— Start of Data rows —
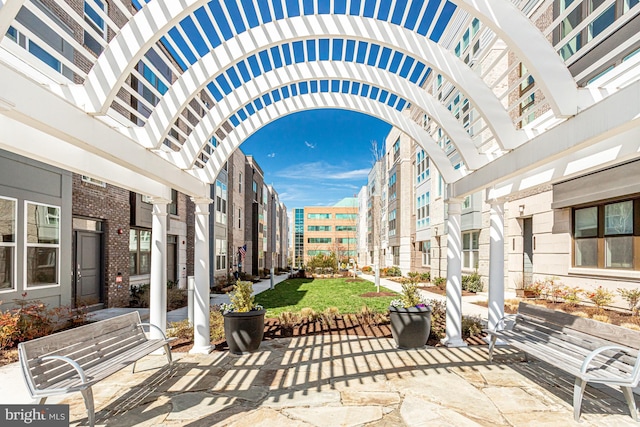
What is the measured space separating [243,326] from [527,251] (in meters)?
12.7

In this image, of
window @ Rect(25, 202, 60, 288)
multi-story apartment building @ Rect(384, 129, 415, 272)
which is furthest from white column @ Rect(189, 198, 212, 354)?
multi-story apartment building @ Rect(384, 129, 415, 272)

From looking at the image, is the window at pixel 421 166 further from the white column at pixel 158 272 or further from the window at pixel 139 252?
the white column at pixel 158 272

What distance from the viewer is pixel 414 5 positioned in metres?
5.21

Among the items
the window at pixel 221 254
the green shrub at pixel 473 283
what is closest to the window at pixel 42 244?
the window at pixel 221 254

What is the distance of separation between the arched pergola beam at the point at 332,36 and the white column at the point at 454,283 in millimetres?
2525

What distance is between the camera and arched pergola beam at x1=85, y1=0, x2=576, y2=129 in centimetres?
406

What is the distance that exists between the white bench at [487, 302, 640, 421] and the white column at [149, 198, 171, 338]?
5578 millimetres

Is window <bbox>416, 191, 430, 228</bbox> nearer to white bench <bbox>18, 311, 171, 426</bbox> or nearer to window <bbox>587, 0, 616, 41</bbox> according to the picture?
window <bbox>587, 0, 616, 41</bbox>

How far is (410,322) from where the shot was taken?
7074 mm

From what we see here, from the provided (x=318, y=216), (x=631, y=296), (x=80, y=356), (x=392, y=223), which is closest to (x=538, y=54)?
(x=80, y=356)

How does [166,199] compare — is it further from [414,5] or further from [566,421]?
[566,421]

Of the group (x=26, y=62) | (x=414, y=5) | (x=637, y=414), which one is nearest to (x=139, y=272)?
(x=26, y=62)

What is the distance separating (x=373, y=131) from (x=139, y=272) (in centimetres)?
1736

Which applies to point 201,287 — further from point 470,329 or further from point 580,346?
point 580,346
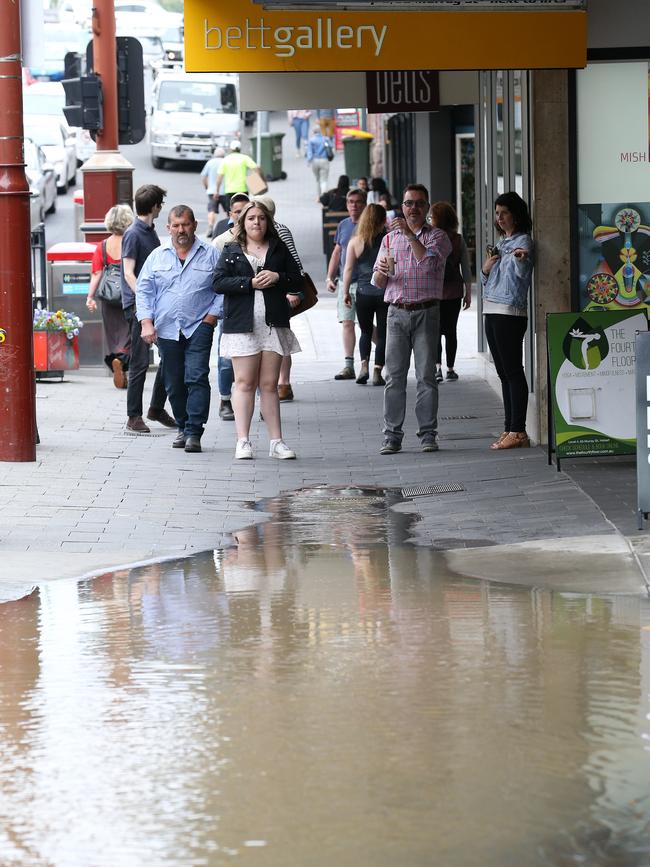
— End of Data rows —
> _Aim_: Reproduce every entry above word for word, leaving out the pictures.

> _Completed task_:
What is the measured space separating [243,326] from [527,251] (in meters)?
12.7

In this image, of
window @ Rect(25, 202, 60, 288)
multi-story apartment building @ Rect(384, 129, 415, 272)
which is furthest from white column @ Rect(189, 198, 212, 354)?
multi-story apartment building @ Rect(384, 129, 415, 272)

From looking at the image, is the window at pixel 421 166 further from the white column at pixel 158 272 or further from the window at pixel 139 252?
the white column at pixel 158 272

What distance from the viewer is pixel 414 5 positioned in metres?
5.21

Among the items
the window at pixel 221 254
the green shrub at pixel 473 283
what is closest to the window at pixel 42 244?
the window at pixel 221 254

What is the distance of separation between the arched pergola beam at the point at 332,36 and the white column at the point at 454,283 in millimetres?
2525

What distance is between the camera and arched pergola beam at x1=85, y1=0, x2=576, y2=129 in centimetres?
406

What is the distance that exists between the white bench at [487, 302, 640, 421] and the white column at [149, 198, 171, 338]?
5578 millimetres

Is window <bbox>416, 191, 430, 228</bbox> nearer to white bench <bbox>18, 311, 171, 426</bbox> or nearer to window <bbox>587, 0, 616, 41</bbox> according to the picture?
window <bbox>587, 0, 616, 41</bbox>

How far is (410,322) from where the shot was taken?
7074 mm

From what we see here, from the provided (x=318, y=216), (x=631, y=296), (x=80, y=356), (x=392, y=223), which is closest to (x=538, y=54)?
(x=80, y=356)

How does [166,199] compare — is it further from [414,5] or further from [566,421]?
[566,421]

Of the group (x=26, y=62) | (x=414, y=5) | (x=637, y=414), which one is nearest to (x=139, y=272)?
(x=26, y=62)

What is the distance separating (x=373, y=131) from (x=139, y=272) (in centimetres)?
1736

Which applies to point 201,287 — further from point 470,329 or further from point 580,346?
point 580,346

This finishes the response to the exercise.